Eurordis - Rare Disease Europe

Reflecting on her journey into advocacy, Dorica shares, ‘My daughter was diagnosed with Prader-Willi Syndrome (PWS) when she was 18, and that was the moment when we decided to establish an association for patients with PWS and other rare diseases in Romania.’ Her personal experience spurred her to address the disparities in the care system, highlighting the significance of meaningful interventions to enhance the lives of individuals affected by rare diseases. 

For Dorica, a holistic approach means considering social, health, and educational aspects to provide comprehensive care. She states, ‘A holistic approach for people affected by rare diseases and their families means bridging the gaps in the care system and providing meaningful interventions or therapies to improve care.’ 

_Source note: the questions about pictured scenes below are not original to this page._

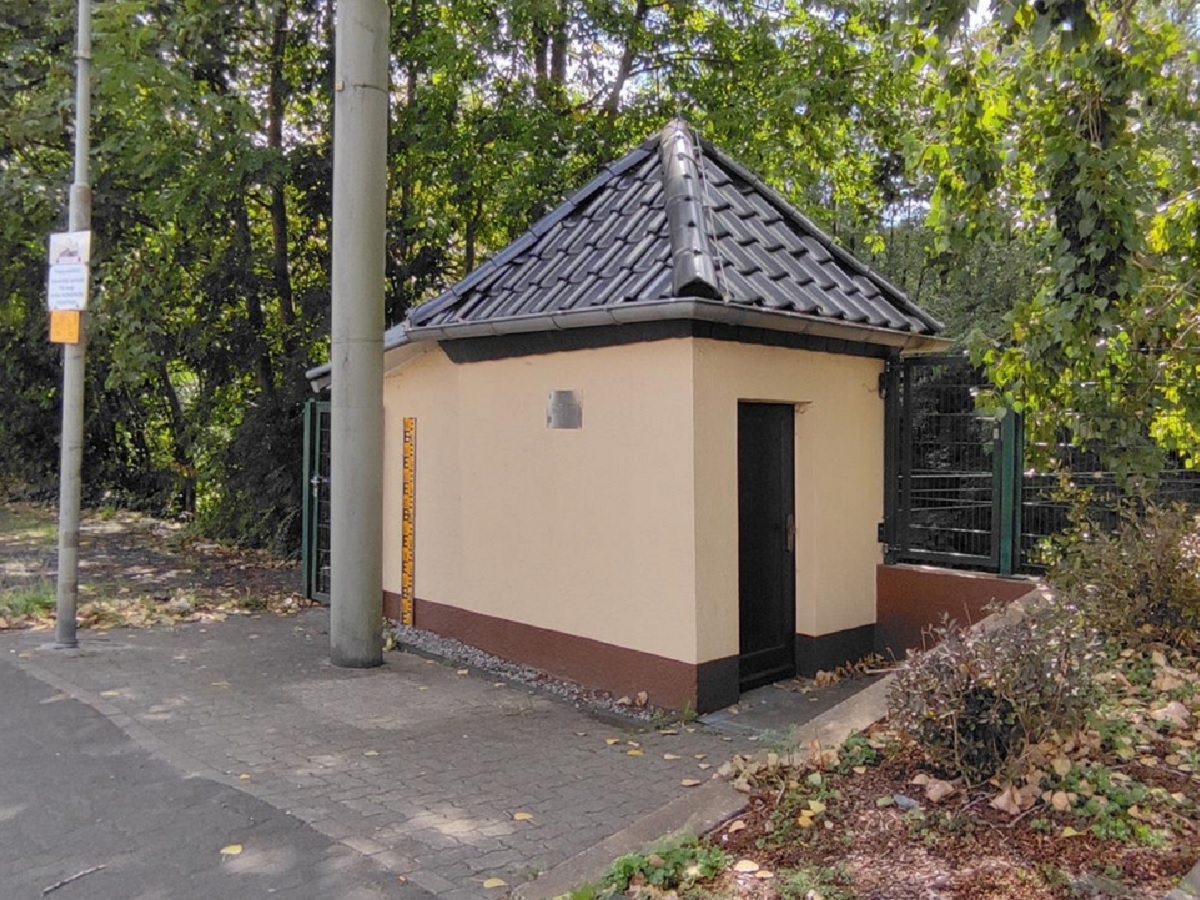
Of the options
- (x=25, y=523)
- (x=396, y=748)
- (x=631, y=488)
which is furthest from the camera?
(x=25, y=523)

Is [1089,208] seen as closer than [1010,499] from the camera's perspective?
Yes

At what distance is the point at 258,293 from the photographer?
13562mm

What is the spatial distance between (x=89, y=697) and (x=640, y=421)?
13.1ft

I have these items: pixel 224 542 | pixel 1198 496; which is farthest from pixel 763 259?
pixel 224 542

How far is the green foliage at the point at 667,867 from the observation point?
348 cm

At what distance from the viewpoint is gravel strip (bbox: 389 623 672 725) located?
21.2ft

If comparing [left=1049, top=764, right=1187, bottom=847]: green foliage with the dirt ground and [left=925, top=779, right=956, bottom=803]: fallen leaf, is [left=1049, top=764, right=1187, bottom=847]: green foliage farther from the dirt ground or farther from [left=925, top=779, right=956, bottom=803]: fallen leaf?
the dirt ground

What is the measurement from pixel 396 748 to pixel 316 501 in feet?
15.2

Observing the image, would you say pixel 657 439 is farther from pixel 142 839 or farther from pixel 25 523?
pixel 25 523

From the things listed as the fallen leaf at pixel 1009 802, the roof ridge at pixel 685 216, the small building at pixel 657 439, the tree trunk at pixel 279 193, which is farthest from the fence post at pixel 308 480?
the fallen leaf at pixel 1009 802

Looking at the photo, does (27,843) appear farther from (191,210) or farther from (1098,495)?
(191,210)

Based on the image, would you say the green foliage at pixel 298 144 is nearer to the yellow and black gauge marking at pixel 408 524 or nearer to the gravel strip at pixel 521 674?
the yellow and black gauge marking at pixel 408 524

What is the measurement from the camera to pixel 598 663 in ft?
22.6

Discussing the evolution of RareResourceNet, Dorica asserts, “RareResourceNet was established in 2018 by 7 Resource Centres from Sweden, Norway, Romania, Croatia, Estonia, Spain, and Portugal with EURORDIS’ support, through Innovcare project. It evolved from a project activity to an independent informal network that advocates for the importance of holistic or integrated care and the need for establishing new Resource Centres for rare diseases across Europe.” 

 RareResourceNet advocates for integrated care across Europe, ensuring continuity of support for rare disease patients and their families. Dorica’s commitment to holistic care and raising awareness about rare diseases shines through her efforts. She inspires change, fosters collaboration, and improves the lives of individuals and families affected by rare conditions worldwide.  

Recalling her journey into advocacy, Ritu shares, ‘I had never heard rare and disorders collocated together until 2014. It was at the end of 2014 when Dr. Birgit Lane, an Epidermolysis Bullosa (EB) researcher, called a patients meeting in Singapore and proposed we set up DEBRA Singapore, the national chapter of the global organisation DEBRA international.’ This moment sparked her commitment to the cause, leading to the establishment of DEBRA Singapore and subsequently, her presidency at DEBRA International. She further reflects, ‘I put my hand up and had our own DEBRA set up by May 2015. I took over as president the following year and have been investing a large part of my life advocating for people with EB and other rare diseases.’ 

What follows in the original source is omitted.